(Spatial relation data)
%%
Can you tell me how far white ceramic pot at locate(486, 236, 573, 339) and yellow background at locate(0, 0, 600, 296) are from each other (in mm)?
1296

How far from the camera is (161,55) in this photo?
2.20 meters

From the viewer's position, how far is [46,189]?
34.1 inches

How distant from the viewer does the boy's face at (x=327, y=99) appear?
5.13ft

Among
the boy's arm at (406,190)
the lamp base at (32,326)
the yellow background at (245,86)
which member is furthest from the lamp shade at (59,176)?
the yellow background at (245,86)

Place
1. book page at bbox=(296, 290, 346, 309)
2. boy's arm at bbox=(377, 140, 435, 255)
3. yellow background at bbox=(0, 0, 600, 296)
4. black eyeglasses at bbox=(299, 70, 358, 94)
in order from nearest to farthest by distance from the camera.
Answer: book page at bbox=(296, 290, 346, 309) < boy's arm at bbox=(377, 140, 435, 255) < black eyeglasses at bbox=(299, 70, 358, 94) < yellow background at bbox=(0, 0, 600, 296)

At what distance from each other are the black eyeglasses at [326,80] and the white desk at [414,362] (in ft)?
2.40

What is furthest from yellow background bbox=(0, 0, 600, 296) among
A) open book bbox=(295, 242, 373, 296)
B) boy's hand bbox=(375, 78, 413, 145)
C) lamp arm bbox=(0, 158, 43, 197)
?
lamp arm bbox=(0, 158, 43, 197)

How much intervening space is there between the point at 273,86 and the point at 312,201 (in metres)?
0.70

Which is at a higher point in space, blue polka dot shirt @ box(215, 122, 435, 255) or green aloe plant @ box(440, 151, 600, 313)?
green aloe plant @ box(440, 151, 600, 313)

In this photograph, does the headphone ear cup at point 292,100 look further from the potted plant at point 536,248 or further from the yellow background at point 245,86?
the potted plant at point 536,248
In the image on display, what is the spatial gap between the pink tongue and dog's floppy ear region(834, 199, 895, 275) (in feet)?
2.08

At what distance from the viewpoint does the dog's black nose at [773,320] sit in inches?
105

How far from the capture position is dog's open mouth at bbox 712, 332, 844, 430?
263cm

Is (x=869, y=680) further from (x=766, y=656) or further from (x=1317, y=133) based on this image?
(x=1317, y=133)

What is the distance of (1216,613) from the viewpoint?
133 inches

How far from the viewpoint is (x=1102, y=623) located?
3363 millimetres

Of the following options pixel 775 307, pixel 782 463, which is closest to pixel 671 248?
%%
** SHORT TASK **
Output the stretch of the listing above from the line containing "What is the distance" through the end of the listing as a Markdown table with columns Row and Line, omitting blank lines.

** RESPONSE TO THE TASK **
| Row | Line |
|---|---|
| 1 | What is the distance of (1216,613) from the viewpoint? |
| 2 | 133 inches |
| 3 | How far from the viewpoint is (x=1102, y=623) located? |
| 4 | 3363 millimetres |
| 5 | Of the following options pixel 775 307, pixel 782 463, which is closest to pixel 671 248? |